To produce a good-quality direct smear, a single droplet of the FNA sample should be placed on a glass slide approximately 3 cm from the top of the label end and in the center between the two edges. The sample droplet deposited on the glass “sample” slide should have a diameter that does not exceed 2 or 3 mm (Fig. 4.1). With a sample droplet of appropriate size, the sample slide is taken up in one hand and held with the thumb on the surface of the label end with the fingers distributed along the length of the back of the slide to support the entire length (Fig. 4.1). With the second hand, the center of a second “spreading” slide is brought over top of the droplet with the spreading slide perpendicular to the sample slide (Fig. 4.2). The spreading slide is gently lowered toward the sample slide and when the spreading slide contacts the sample droplet, it spreads underneath the spreading slide, mainly by capillary action with very gentle pressure applied. The spreading slide is then drawn down away from the label end along the length of the sample slide, distributing the sample into an oval shape of approximately 3 cm in length without the sample reaching either side of the slide or the end of the sample slide (Fig. 4.3). During the smearing process, very gentle pressure is applied from the spreading slide. The sample is not to be crushed, and the motion of the spreading slide should be a single direct linear stroke. If done correctly, the sample droplet should exhaust before the spreading slide reaches the end of the sample slide and the spreading slide should have virtually no material left on it, with all of the sample deposit onto the sample slide.

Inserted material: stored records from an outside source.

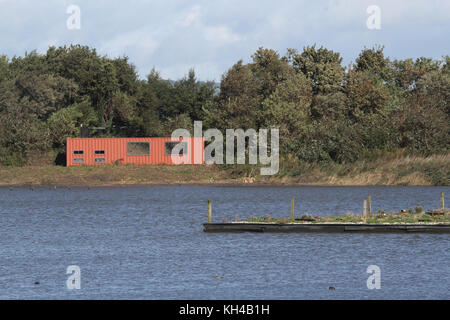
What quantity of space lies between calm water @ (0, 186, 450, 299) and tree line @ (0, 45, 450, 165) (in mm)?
22675

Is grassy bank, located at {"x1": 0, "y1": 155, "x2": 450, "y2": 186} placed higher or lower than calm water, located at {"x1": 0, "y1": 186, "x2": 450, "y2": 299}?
higher

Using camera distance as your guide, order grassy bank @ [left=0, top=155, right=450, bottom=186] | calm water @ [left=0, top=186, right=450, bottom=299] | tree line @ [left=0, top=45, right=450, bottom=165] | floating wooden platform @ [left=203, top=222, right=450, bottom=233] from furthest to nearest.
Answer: tree line @ [left=0, top=45, right=450, bottom=165], grassy bank @ [left=0, top=155, right=450, bottom=186], floating wooden platform @ [left=203, top=222, right=450, bottom=233], calm water @ [left=0, top=186, right=450, bottom=299]

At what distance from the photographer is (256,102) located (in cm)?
10750

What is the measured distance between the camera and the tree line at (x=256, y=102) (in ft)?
303

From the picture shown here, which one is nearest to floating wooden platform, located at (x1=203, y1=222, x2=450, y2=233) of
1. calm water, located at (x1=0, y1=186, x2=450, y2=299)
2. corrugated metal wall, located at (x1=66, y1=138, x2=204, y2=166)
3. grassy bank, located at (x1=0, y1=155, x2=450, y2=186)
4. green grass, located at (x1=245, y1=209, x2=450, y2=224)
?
calm water, located at (x1=0, y1=186, x2=450, y2=299)

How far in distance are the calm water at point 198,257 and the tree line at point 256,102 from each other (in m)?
22.7

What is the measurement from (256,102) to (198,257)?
224 feet

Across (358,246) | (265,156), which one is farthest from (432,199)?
(358,246)

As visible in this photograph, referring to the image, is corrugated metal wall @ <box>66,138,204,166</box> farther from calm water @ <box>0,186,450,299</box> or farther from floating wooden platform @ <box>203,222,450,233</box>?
floating wooden platform @ <box>203,222,450,233</box>

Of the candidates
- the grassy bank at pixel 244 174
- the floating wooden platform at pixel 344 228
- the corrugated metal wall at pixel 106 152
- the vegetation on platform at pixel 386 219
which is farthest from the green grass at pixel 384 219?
A: the corrugated metal wall at pixel 106 152

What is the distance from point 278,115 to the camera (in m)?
98.1

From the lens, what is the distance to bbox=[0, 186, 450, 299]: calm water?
3228 cm

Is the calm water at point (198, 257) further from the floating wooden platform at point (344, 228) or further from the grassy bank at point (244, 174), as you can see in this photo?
the grassy bank at point (244, 174)
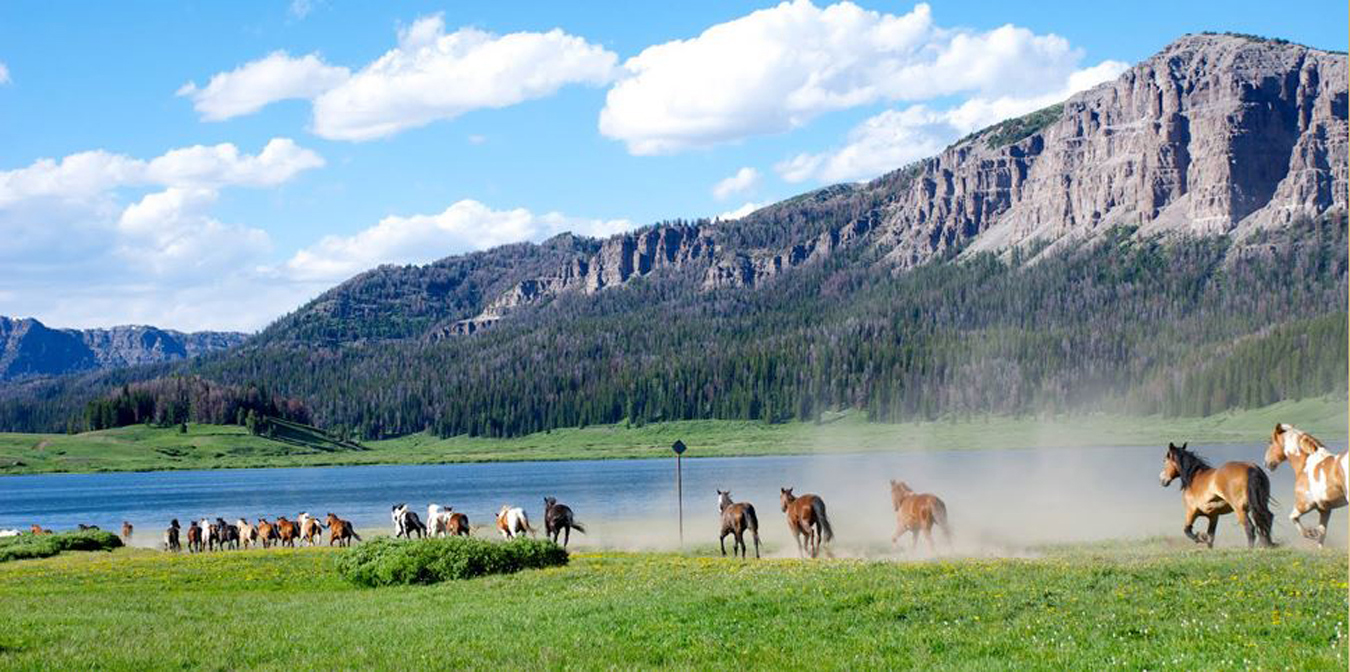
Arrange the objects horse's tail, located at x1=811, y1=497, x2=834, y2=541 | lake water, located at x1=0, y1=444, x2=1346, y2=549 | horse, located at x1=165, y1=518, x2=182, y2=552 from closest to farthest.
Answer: horse's tail, located at x1=811, y1=497, x2=834, y2=541, lake water, located at x1=0, y1=444, x2=1346, y2=549, horse, located at x1=165, y1=518, x2=182, y2=552

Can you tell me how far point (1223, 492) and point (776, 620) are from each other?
14.8m

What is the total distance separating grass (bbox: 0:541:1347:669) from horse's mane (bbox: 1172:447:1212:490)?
2.45 m

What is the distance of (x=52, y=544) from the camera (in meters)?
50.6

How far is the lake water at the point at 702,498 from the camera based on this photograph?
49.1 meters

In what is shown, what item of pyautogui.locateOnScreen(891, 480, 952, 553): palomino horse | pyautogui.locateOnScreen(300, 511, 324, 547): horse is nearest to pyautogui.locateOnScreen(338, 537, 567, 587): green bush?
pyautogui.locateOnScreen(891, 480, 952, 553): palomino horse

How does one generate the sample droplet of 2 to 3 mm on the sample slide from the FNA sample held within the needle bore? Prior to commencing the aspiration procedure, approximately 2 mL of air is drawn into
the syringe. After the FNA strokes are completed, release of the plunger should result in the plunger returning to its starting position with approximately 2 mL of air within the syringe. This amount of air in the syringe allows gentle pressure to be applied to the plunger, generating the force to expel a small drop of sample at the end of the needle. This can then be lightly touched to the sample slide to generate a sample of appropriate size. Since a larger quantity of material will be present in the needle bore, it is best to have multiple sample slides laid out on a tray and simply touch one drop to each slide to produce a number of direct smears. Many descriptions of the aspiration procedure recommend that after completion of the aspiration, that the needle be detached from the syringe and the syringe filled with air to expel the material. This is unnecessary if the syringe is preloaded with 2 mL of air to allow expulsion of the sample. Furthermore, when the syringe is fully filled with air which is pressurized for expulsion,
this generates tremendous force behind the sample which usually results any large quantity of material been squirted onto the slide all at once and exceeding the amount that should be on the slide for direct smears. This situation is worsened if there is any clotting of the sample within the needle prior to expulsion, as greater air pressure will be generated by the aspirator in attempts to get the sample out.






FIGURE 4.1 The sample slide for making a direct smear. Ideally, the sample should be deposited on the microscope slide 2 to 3 cm from the top of the label end and in the center between the two edges of the slide. The sample droplet should not exceed 2 or 3 mm in maximum diameter and preferably is 1 to 2 mm. To smear the sample, the sample slide is taken up in one hand and held with the thumb on the surface of the label end with the fingers distributed along the length of the back of the slide to support the entire length of the slide.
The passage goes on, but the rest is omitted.